Clark Atlanta found no evidence of hazing or any illegal activity, according to a statement.

"After conducting a self-­‐imposed, aggressive and thorough investigation, which began August 30 in response to an allegation regarding the possibility of hazing, Clark Atlanta University today announces that there was neither hazing nor any illegal activity as defined by Georgia Code 16-­‐5-­‐61," read a statement issued Tuesday. "Therefore, the University today is lifting its suspension of the 'Mighty Marching Panthers' Band."

The university self-imposed a suspension on the Mighty Marching Panthers on Aug. 30, halting all performances. The school stated at the time there was no clear and immediate evidence of illegal activity.

Hazing at Historically Black Colleges & Universities, like Clark Atlanta, have been increasingly under the microscope after the death of drum major Robert Champion during a hazing incident at Florida A&M University one year ago. Champion was beaten in the dark on a bus after a football game, ultimately leading to his death. Champion was from Decatur, Ga., just outside Atlanta.

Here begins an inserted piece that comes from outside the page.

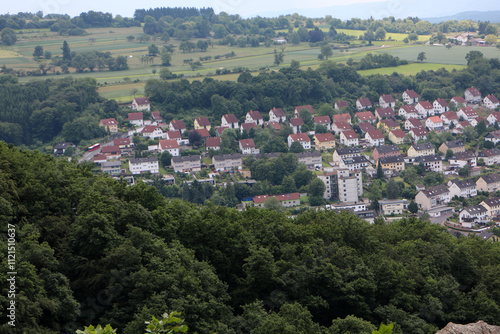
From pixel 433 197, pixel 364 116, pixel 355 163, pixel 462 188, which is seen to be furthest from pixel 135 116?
pixel 462 188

CNN reports several schools have been investigating hazing amid their ranks:

North Carolina Central University suspended its marching band's drum line for two weeks in September after an investigation into allegations of hazing found that all members of the line had violated the school's code of conduct.

According to the Herald-Sun newspaper in Durham, the school is ordering drum line members to attend a hazing prevention workshop and perform community service.

And Texas Southern University suspended its "Ocean of Soul" band last week to investigate a possible hazing incident involving a section of the band.

The AP reports it's unclear whether police were involved in the Clark Atlanta investigation.